Converts data into window of inputs and window of labels

| [Source: tensorflow.org](https://www.tensorflow.org/tutorials/structured_data/images/split_window.png) |
|-----|
| ![split_window.png](https://www.tensorflow.org/tutorials/structured_data/images/split_window.png) |

**Note**: Added `remove_target_column_from_input` parameter to control whether target column shall be included in the input
* `True`: if target column/s should not be included
* `False`: if target column/s should be included

In [None]:
def split_window(self, features, remove_target_column_from_input=True):
    if remove_target_column_from_input:
        inputs = features[:, self.input_slice, :14]
    else:
        inputs = features[:, self.input_slice, :]
    labels = features[:, self.labels_slice, :]
    if self.label_columns is not None:
        labels = tf.stack(
            [labels[:, :, self.column_indices[name]] for name in self.label_columns],
            axis=-1)

    # Slicing doesn't preserve static shape information, so set the shapes
    # manually. This way the `tf.data.Datasets` are easier to inspect.

------------------------------------------------------------------------

- [Goal]
Shorten the paragraph in the split_window text that begins "Note: Added `remove_target_column_from_input`" to one sentence, keeping both settings and what each does.

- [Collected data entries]
------------------------------------------------------------------------

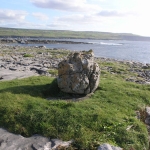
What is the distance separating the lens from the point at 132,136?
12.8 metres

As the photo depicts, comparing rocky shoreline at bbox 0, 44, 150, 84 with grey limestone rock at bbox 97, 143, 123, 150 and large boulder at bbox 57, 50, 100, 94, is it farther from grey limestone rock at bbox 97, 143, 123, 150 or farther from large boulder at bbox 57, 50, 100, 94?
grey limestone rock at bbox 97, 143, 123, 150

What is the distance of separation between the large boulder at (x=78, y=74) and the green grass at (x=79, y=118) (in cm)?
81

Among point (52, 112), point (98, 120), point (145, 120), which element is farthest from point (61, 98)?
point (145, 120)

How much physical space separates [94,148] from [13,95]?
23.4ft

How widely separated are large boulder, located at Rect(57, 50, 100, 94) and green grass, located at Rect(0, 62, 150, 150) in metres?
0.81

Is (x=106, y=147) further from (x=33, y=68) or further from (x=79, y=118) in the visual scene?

------------------------------------------------------------------------

- [Exercise solution]
The new `remove_target_column_from_input` parameter sets whether the target column goes into the input: `True` leaves the target column or columns out, and `False` keeps them in.